Öcalan'ın çağrısından sonra PKK kendini feshetti ve teröre son verdi.
Bırakılan ve yakılan 30 silah, sembolik bir adımdı.
30 silah, terör örgütünün envanterinde devede kulak bile sayılmaz ama önümüzdeki haftalarda kitlesel silah bırakma başlayacak.
Başta MİT olmak üzere devletin ilgili birimleri bu konuda çalışmayı sürdürüyor ve süreç planlandığı gibi gidiyor.
Buna karşın "Önder Apo" lafını ağzından düşürmeyen ama Öcalan'ın çağrısından sonra kriminal düzenden sağladıkları euro'yu gerçek önderi olarak kabul eden Avrupa yapılanması hayal tacirliğine devam ediyor.
Bu ekibin organizatörleri içerisinde olduğu ve PKK'nın Avrupa yapılanmasıyla bağı bilinen sivil toplum örgütleri yarın Lozan'da bir yürüyüş düzenleyecekler.
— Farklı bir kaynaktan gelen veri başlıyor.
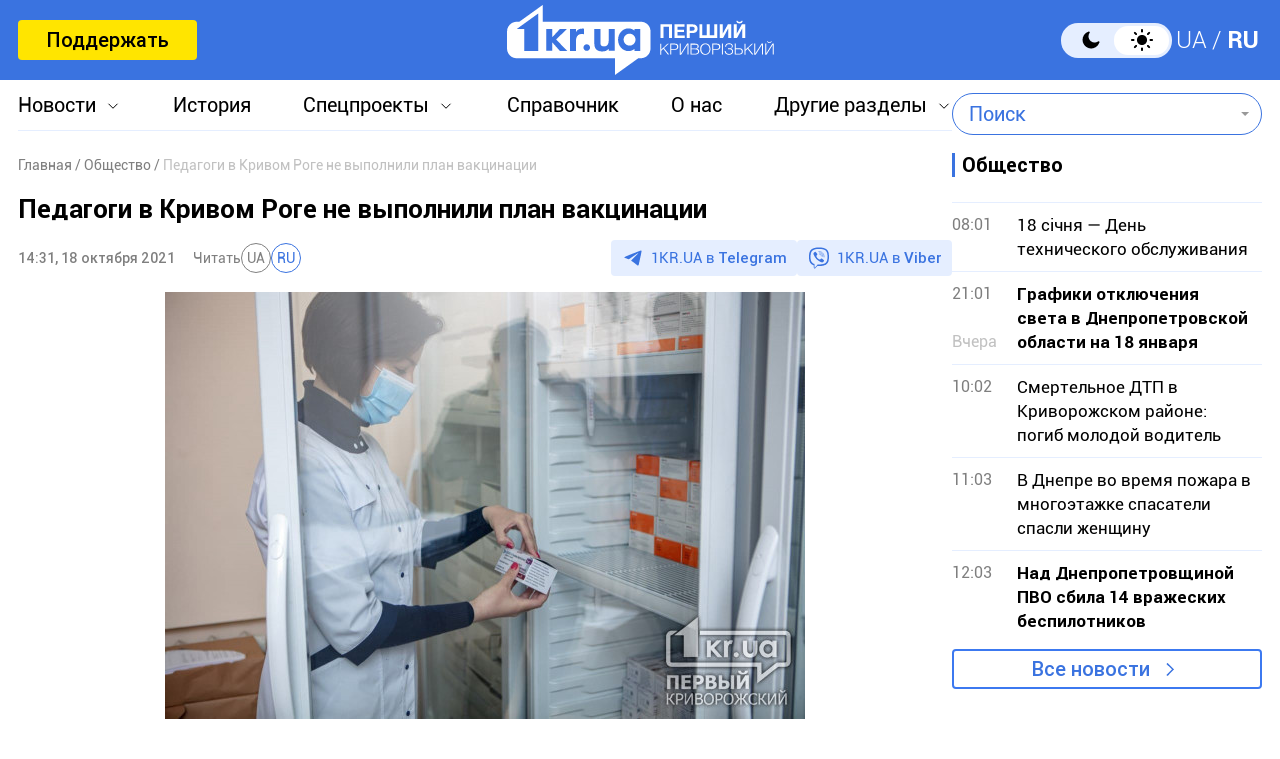

--- FILE ---
content_type: text/html; charset=utf-8
request_url: https://www.google.com/recaptcha/api2/aframe
body_size: 264
content:
<!DOCTYPE HTML><html><head><meta http-equiv="content-type" content="text/html; charset=UTF-8"></head><body><script nonce="sm8AmyGA8C_to-suwEF8qA">/** Anti-fraud and anti-abuse applications only. See google.com/recaptcha */ try{var clients={'sodar':'https://pagead2.googlesyndication.com/pagead/sodar?'};window.addEventListener("message",function(a){try{if(a.source===window.parent){var b=JSON.parse(a.data);var c=clients[b['id']];if(c){var d=document.createElement('img');d.src=c+b['params']+'&rc='+(localStorage.getItem("rc::a")?sessionStorage.getItem("rc::b"):"");window.document.body.appendChild(d);sessionStorage.setItem("rc::e",parseInt(sessionStorage.getItem("rc::e")||0)+1);localStorage.setItem("rc::h",'1768755868574');}}}catch(b){}});window.parent.postMessage("_grecaptcha_ready", "*");}catch(b){}</script></body></html>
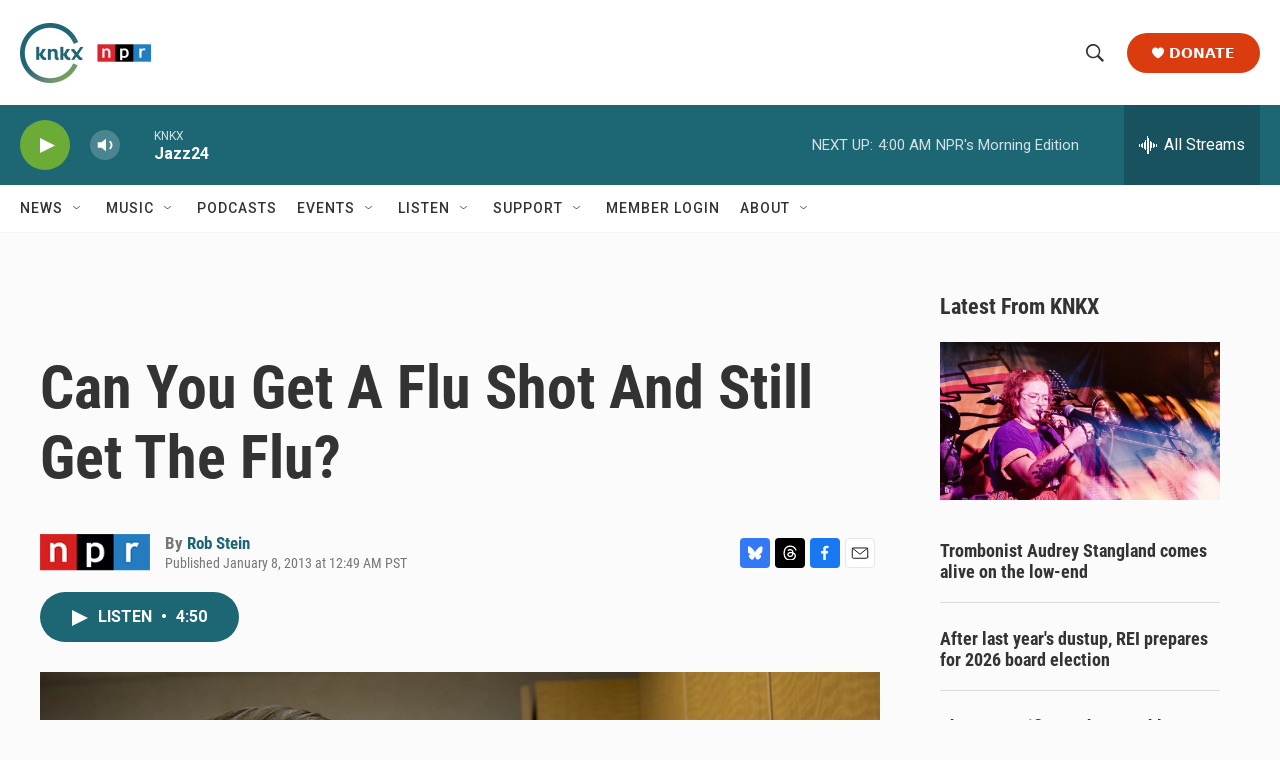

--- FILE ---
content_type: text/html; charset=utf-8
request_url: https://www.google.com/recaptcha/api2/aframe
body_size: 182
content:
<!DOCTYPE HTML><html><head><meta http-equiv="content-type" content="text/html; charset=UTF-8"></head><body><script nonce="0PtHo_rqB1KmT4sG1Ul_nw">/** Anti-fraud and anti-abuse applications only. See google.com/recaptcha */ try{var clients={'sodar':'https://pagead2.googlesyndication.com/pagead/sodar?'};window.addEventListener("message",function(a){try{if(a.source===window.parent){var b=JSON.parse(a.data);var c=clients[b['id']];if(c){var d=document.createElement('img');d.src=c+b['params']+'&rc='+(localStorage.getItem("rc::a")?sessionStorage.getItem("rc::b"):"");window.document.body.appendChild(d);sessionStorage.setItem("rc::e",parseInt(sessionStorage.getItem("rc::e")||0)+1);localStorage.setItem("rc::h",'1769166788052');}}}catch(b){}});window.parent.postMessage("_grecaptcha_ready", "*");}catch(b){}</script></body></html>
Saat 14.00'te, Terrase Jean Monnet'te buluşacak ve iki saatlik bir yürüyüşün ardından saat 16.00'da Port Ouchy'de miting yapacaklar. Önderi euro olanların miting çağrısında yer alan iddia "Lozan Antlaşması'nın çökmek üzere" olduğu.
Sevr'e dönmeyi hayal eden önderi euro olanlar şu anda Türkiye'ye değil Öcalan'a meydan okuyorlar.
PKK ve alt kolları, Öcalan'a meydan okumak demenin ne sonuç doğurduğunu aslında gayet iyi biliyor ama Avrupa'da iplerini tutan gizli servislere güveniyorlar. Tam da profesyonel vatansızlara yakışan bir tavır bu.
Terörsüz Türkiye hedefi tam da bu noktada önem kazanıyor işte.
Ankara, Türkiye'yi vatanı olarak görenlerle kucaklaşmak, görmeyenlerin de tasfiye edileceği bir süreci yönetiyor.
Önderi euro olanlar da süreci durdurabilmek adına sinir uçlarıyla oynamaya ve bir "Türk sorunu" çıkarmaya çalışıyorlar.
Bunların kurdukları tuzağa düşmemek, bin yılların tecrübesine sahip devlet aklına güvenmek yapabileceğimiz en doğru iş.
Cumhurbaşkanı Erdoğan'ın kuvvetli Lozan mesajı, MHP Genel Başkanı Devlet Bahçeli'nin "Konu açılmamak üzere kapanmıştır" cümlesi, CHP Genel Başkanı Özel'in "Lozan ülkemizin tapu senedidir" açıklaması da bu aklın en somut göstergesi zaten.
Özgüven patlaması ve yönetimi
Koronavirüs küresel salgın ilan edildiğinde Türkiye'de bilim insanları aşı çalışmalarına başlamıştı.
O günlerin tartışmalarını hatırlıyorum, sonuna kadar özgüvensiz, "Yapması bize mi kaldı" yorumları, "şov yapıyorlar", "suya tuz katar yerli aşı diye bize yuttururlar" cümleleri hiç aklımdan çıkmadı.
Burada bir parantez açayım, "Biz yapamayız, biz beceremeyiz" demeyi çok seviyor ama başkaları "Türkler yapamaz, Türkler beceremez" dediği zaman da çok öfkeleniyoruz. Neden "biz" ve "Türkler" ayrı insanlarmış gibi davranıyoruz, bunu hiç anlamıyorum.
Savunma sanayinin Türkiye'ye en büyük faydasının ne olduğunu düşünürken hep rakamlara bakıyoruz.
Ne kadar ihracat yapıldığı, kaç kişiye istihdam sağlandığı, üretimde yerlilik oranının yüzde kaça ulaştığı ölçülebilir ve önemli şeyler ama en büyük fayda bu saydıklarım değil.
Savunma sanayiinin Türkiye'ye en büyük faydası sağladığı özgüven patlaması, biz de yapabiliriz inancı.
Bu inanç önümüzdeki dönemde başka sektörlerde de etkisini gösterecektir.